Michael Bublé, Luisana Lopilato y las muecas machistas que ya no pasan desapercibidas

Written by on 13 abril, 2020

Es muy frecuente que los manuales escolares post ley de Educación Sexual Integral (ESI) describan al femicidio como la punta de un iceberg. Es decir la parte visible de una estructura que esconde otras formas de agresión, anteriores y mucho más imperceptibles, que no son solo interpersonales sino que también involucran a los medios de comunicación, la Justicia, la distribución de la riqueza y de las tareas domésticas y los prejuicios de toda calaña. La metáfora del iceberg se ajusta sorprendentemente para describir la situación que deja el descubierto la trasmisión en vivo, por Instagram, que hicieron anoche Luisiana Lopilato y su marido el cantante canadiense Michael Buble. Y para entender la catarata de repudios que generó durante toda la madrugada.

Lopilato hizo su descargo horas después de las críticas, aclarando que “conoce bien a su marido”. Dijo que quienes señalaron el comportamiento de su esposo eran “personas malintencionadas que salen a hablar cualquier cosa sin conocer nada de nuestra familia”. Seguramente, más importante que la anécdota y de si Luisiana Lopilato es o no una víctima (o se visibiliza como tal), sean sus repercusiones. Eso quiere decir que las muecas machistas que en otras épocas hubieran pasado sin gloria ahora aparecen en el foco de los debates. 
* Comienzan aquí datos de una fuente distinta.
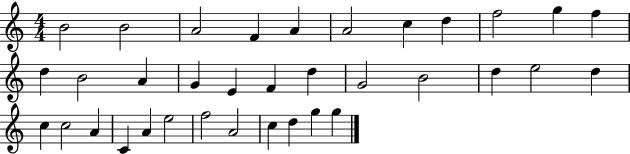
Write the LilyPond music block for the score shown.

{
  \clef treble
  \numericTimeSignature
  \time 4/4
  \key c \major
  b'2 b'2 | a'2 f'4 a'4 | a'2 c''4 d''4 | f''2 g''4 f''4 | \break d''4 b'2 a'4 | g'4 e'4 f'4 d''4 | g'2 b'2 | d''4 e''2 d''4 | \break c''4 c''2 a'4 | c'4 a'4 e''2 | f''2 a'2 | c''4 d''4 g''4 g''4 | \break \bar "|."
}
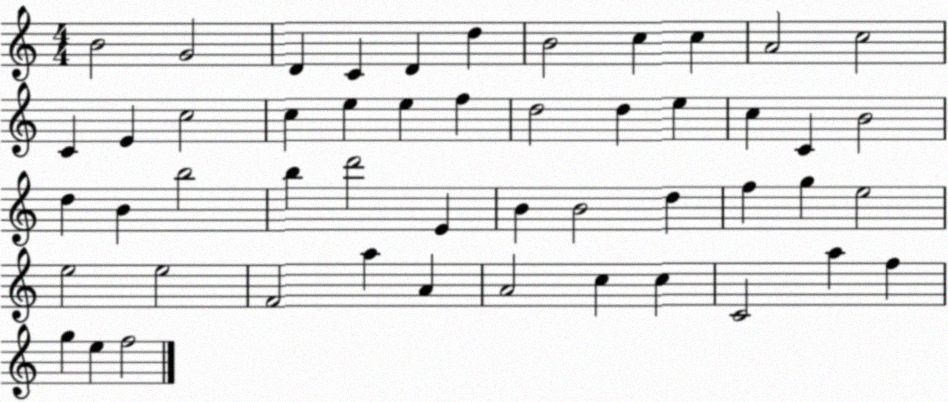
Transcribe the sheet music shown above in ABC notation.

X:1
T:Untitled
M:4/4
L:1/4
K:C
B2 G2 D C D d B2 c c A2 c2 C E c2 c e e f d2 d e c C B2 d B b2 b d'2 E B B2 d f g e2 e2 e2 F2 a A A2 c c C2 a f g e f2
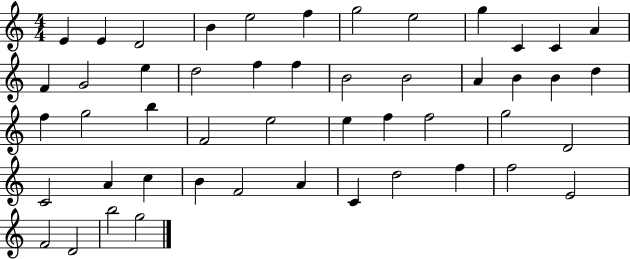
X:1
T:Untitled
M:4/4
L:1/4
K:C
E E D2 B e2 f g2 e2 g C C A F G2 e d2 f f B2 B2 A B B d f g2 b F2 e2 e f f2 g2 D2 C2 A c B F2 A C d2 f f2 E2 F2 D2 b2 g2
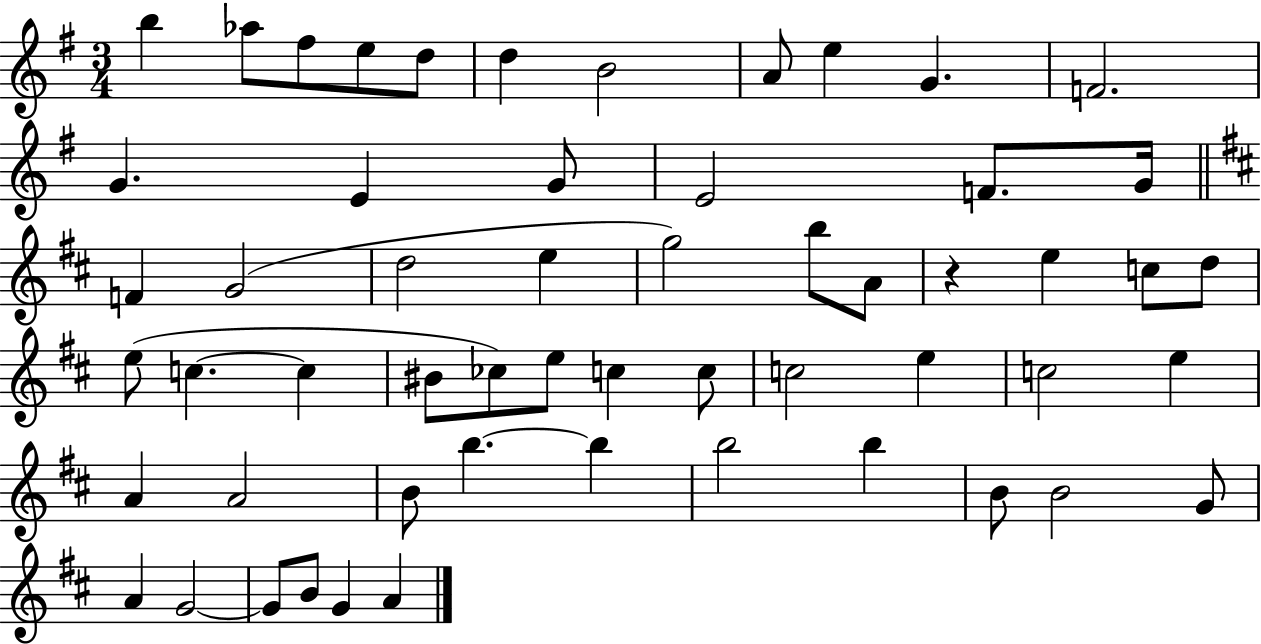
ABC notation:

X:1
T:Untitled
M:3/4
L:1/4
K:G
b _a/2 ^f/2 e/2 d/2 d B2 A/2 e G F2 G E G/2 E2 F/2 G/4 F G2 d2 e g2 b/2 A/2 z e c/2 d/2 e/2 c c ^B/2 _c/2 e/2 c c/2 c2 e c2 e A A2 B/2 b b b2 b B/2 B2 G/2 A G2 G/2 B/2 G A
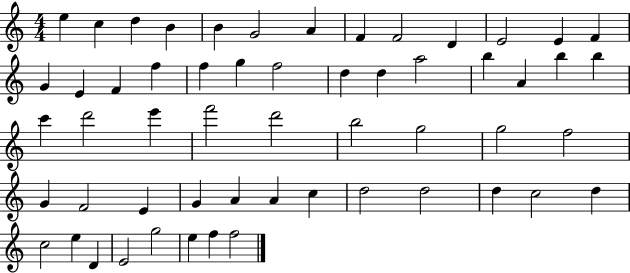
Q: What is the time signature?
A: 4/4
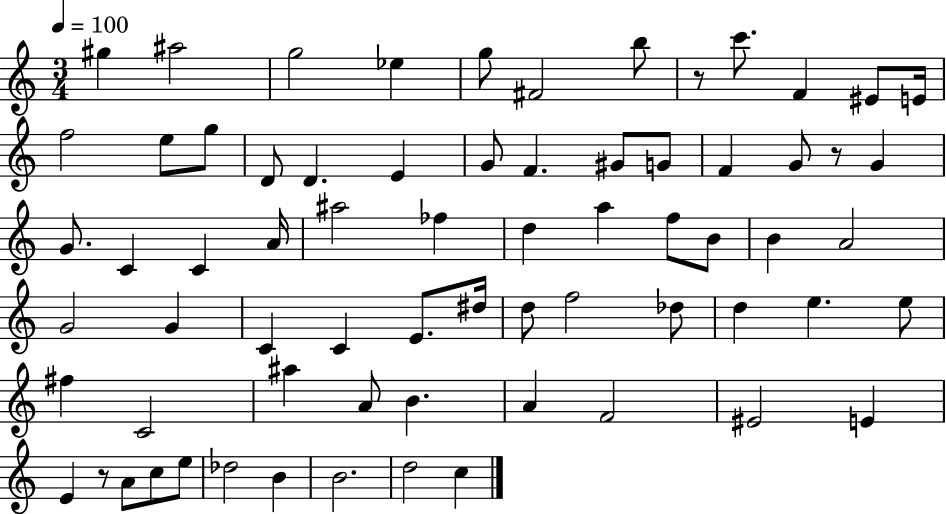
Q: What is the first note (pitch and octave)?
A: G#5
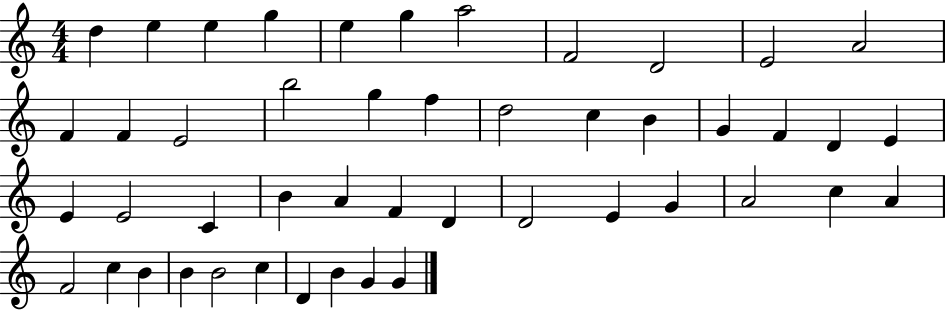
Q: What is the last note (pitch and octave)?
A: G4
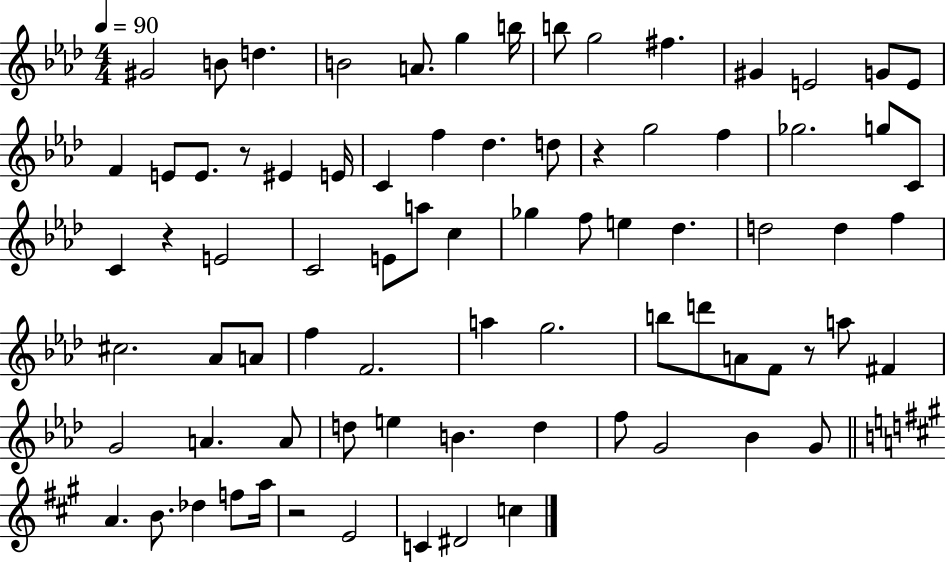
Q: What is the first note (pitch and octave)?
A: G#4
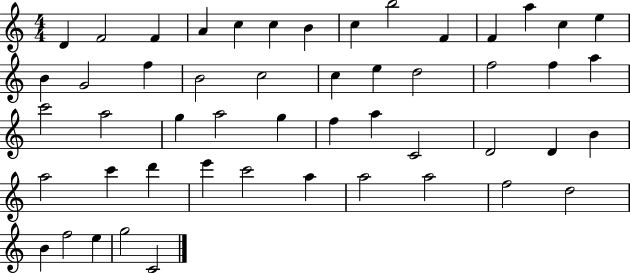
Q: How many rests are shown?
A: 0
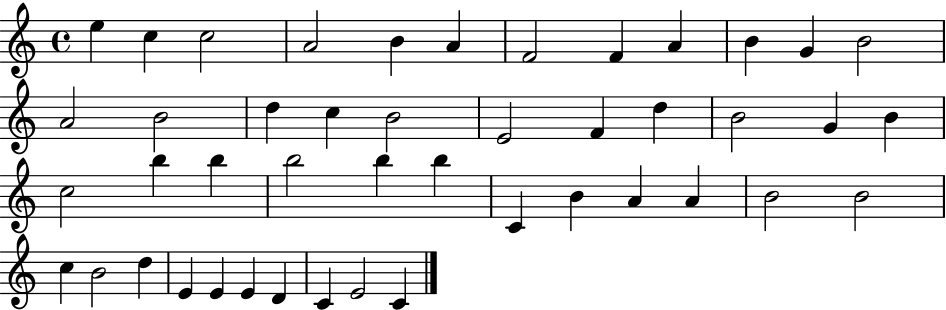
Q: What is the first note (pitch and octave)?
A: E5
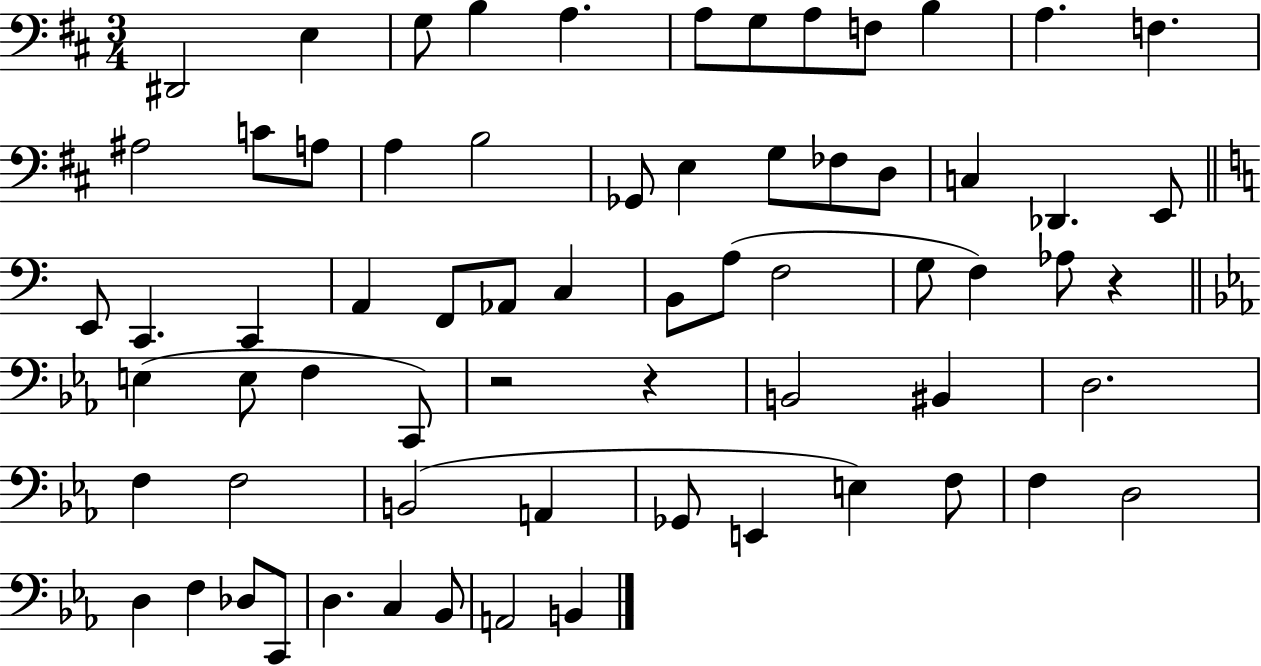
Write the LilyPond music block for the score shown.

{
  \clef bass
  \numericTimeSignature
  \time 3/4
  \key d \major
  \repeat volta 2 { dis,2 e4 | g8 b4 a4. | a8 g8 a8 f8 b4 | a4. f4. | \break ais2 c'8 a8 | a4 b2 | ges,8 e4 g8 fes8 d8 | c4 des,4. e,8 | \break \bar "||" \break \key c \major e,8 c,4. c,4 | a,4 f,8 aes,8 c4 | b,8 a8( f2 | g8 f4) aes8 r4 | \break \bar "||" \break \key ees \major e4( e8 f4 c,8) | r2 r4 | b,2 bis,4 | d2. | \break f4 f2 | b,2( a,4 | ges,8 e,4 e4) f8 | f4 d2 | \break d4 f4 des8 c,8 | d4. c4 bes,8 | a,2 b,4 | } \bar "|."
}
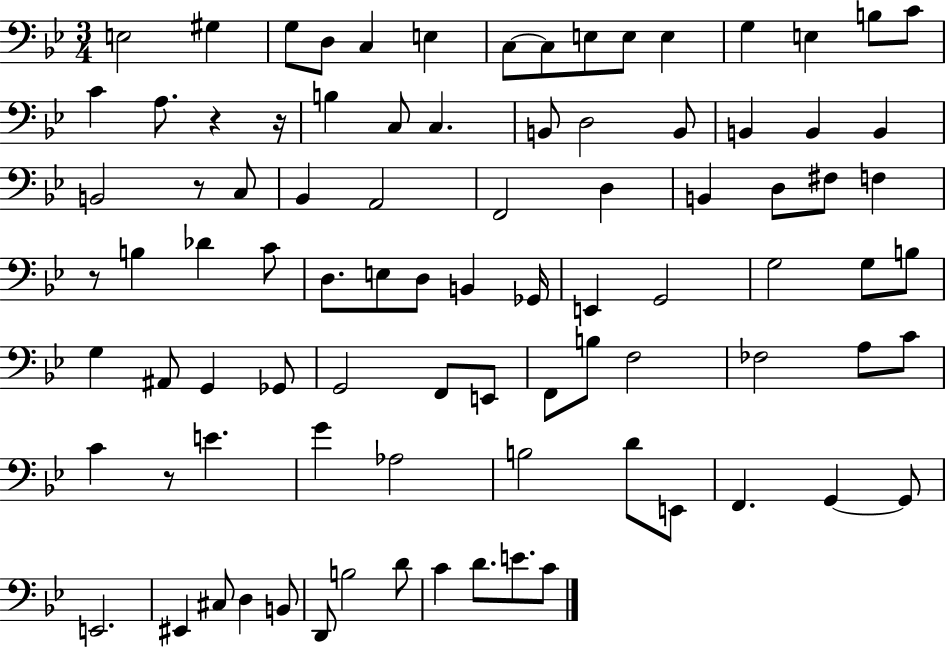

Lo que ayer nomás en nombre del humor, de la cortesía o de la “vida íntima de la pareja”, se perdía bajo las profundidades, ahora queda expuesto al rojo vivo. La violencia sacada a relucir ante millones de espectadores, puesta en gestos, palabras, movimientos mínimos que parecen nuevamente sacados de una escena de manual de ESI, ya no son gratuitos.